Jeder, der vor mir kam, ist ein Vorbild für mich. Manche haben mich überwältigt wie Lotte Lehmann zum Beispiel. Ich bin ein Sammler von Aufnahmen. Wenn ich mich mit einem Lied befasse, möchte ich immer wissen, wer es schon gesungen hat. Es ist aufregend zu hören, wie die Sänger der Vergangenheit klangen. Ich habe viel gelernt von Sängern, die längst tot sind. Auch meine jüngeren Kollegen fordere ich auf, sich Aufnahmen der Vergangenheit wie der Gegenwart anzuhören. Sich nur auf einen Sänger zu fixieren, kann gefährlich sein. Aber zu sagen, ein junger Sänger sollte sich nichts anhören, weil er sonst imitiere, erachte ich als sinnwidrig. Das Gegenteil ist der Fall. Ein junger Musiker kann gar nicht genug Musik hören.

2011 wurde in Heidelberg die Liedakademie gegründet. Fünf Jahre später folgte das Internationale Liedzentrum. Sie sind als Künstlerischer Leiter beiden Institutionen eng verbunden. Wie sehen Ihre Pläne aus?

Die Liedakademie bildet die zentrale Säule des Liedzentrums. Mein Wunsch ist es, das Zentrum als Ort intensiven Austauschs zu einem Campus zu entwickeln. Junge Sänger sollen sich hier für ihren Sprung auf die Bühne vorbereiten können. Dazu gehören die Pflege des Stammrepertoires sowie die des Randrepertoires, das von dem Stamm inspiriert wird. Darüber hinaus ist aber das Liedzentrum auch ein Veranstaltungsort. Sänger müssen sich vor Publikum beweisen, um sich zu entwickeln und weiterzukommen. Im Laufe der Zeit haben wir eine ziemlich große Zahl an jungen Sängern ins Konzertleben entlassen. Einige sind bereits erfolgreich unterwegs in ihrer eigenen Karriere. Andere brauchen noch etwas Begleitung. Im Liedzentrum sollen sie einen Ort finden, an dem sie sich ausprobieren und ihren Weg finden können.

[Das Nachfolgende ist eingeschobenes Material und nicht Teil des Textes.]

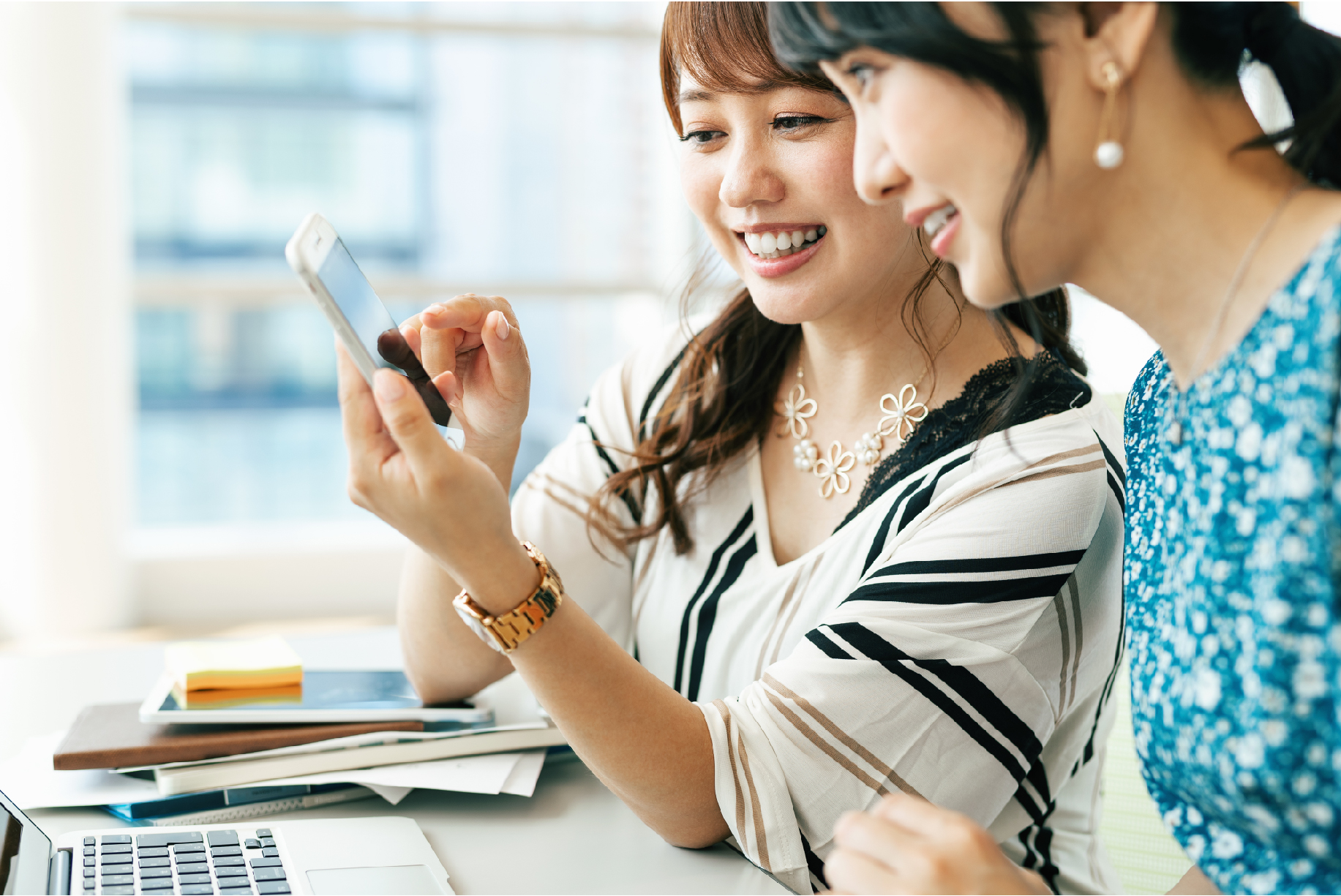 スマホを見て話し合う女性2人組の写真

Dietrich Fischer-Dieskau sah in Anlehnung an Furtwängler den Sinn eines Liederabends im Herstellen einer „Liebesgemeinschaft zwischen Vortragendem und Zuhörenden“…

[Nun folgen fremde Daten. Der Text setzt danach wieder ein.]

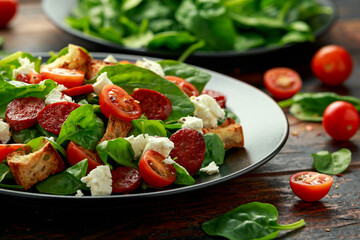 Chorizo Tomato salad with spinach, feta cheese and croutons. healthy summer food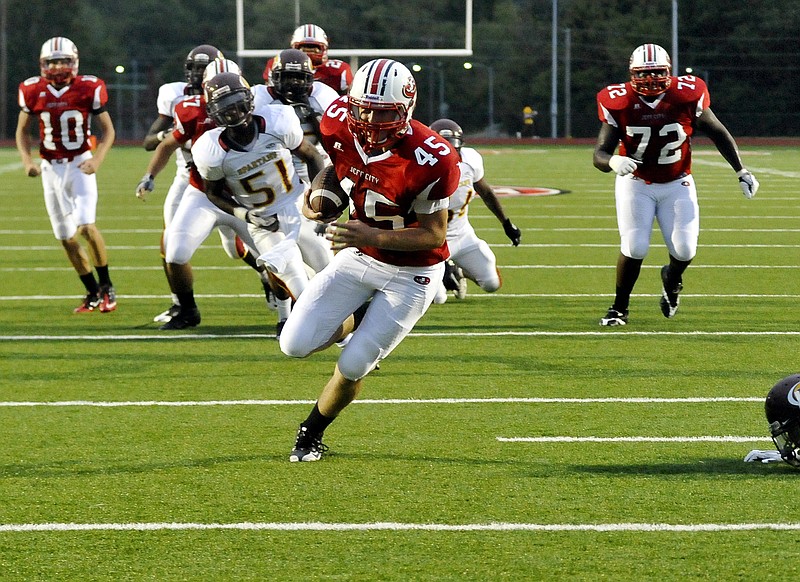 Scott Stegman of Jefferson City heads for the end zone after catching a pass from Jays quarterback Thomas LePage during Friday night's game against Hazelwood East at Adkins Stadium.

Was für ein schönes Bild! Ja, ein erfolgreicher Liedsänger besitzt diese Liebe zu den Menschen. Wir sind alle leidenschaftlich davon überzeugt, dass, was wir singen, wichtiger ist, als wir selbst. Unsere Aufgabe ist es, den Saal zum Klingen zu bringen. Ein gemeinsames musikalisches Erlebnis unterstützt nur das Phänomen, dass jeder Zuhörer im Saal seine eigene Auseinandersetzung erlebt. Ferruccio Busoni schrieb in seinem Entwurf einer neuen Ästhetik der Tonkunst vom Tempel der Kunst. Ich empfinde einen Liederabend als eine Insel in der Zeit. Die Zeit bleibt stehen und ermöglicht eine Reflexion des eigenen Ichs außerhalb des Alltags. Insofern schafft ein solcher Abend eine Liebesgemeinschaft.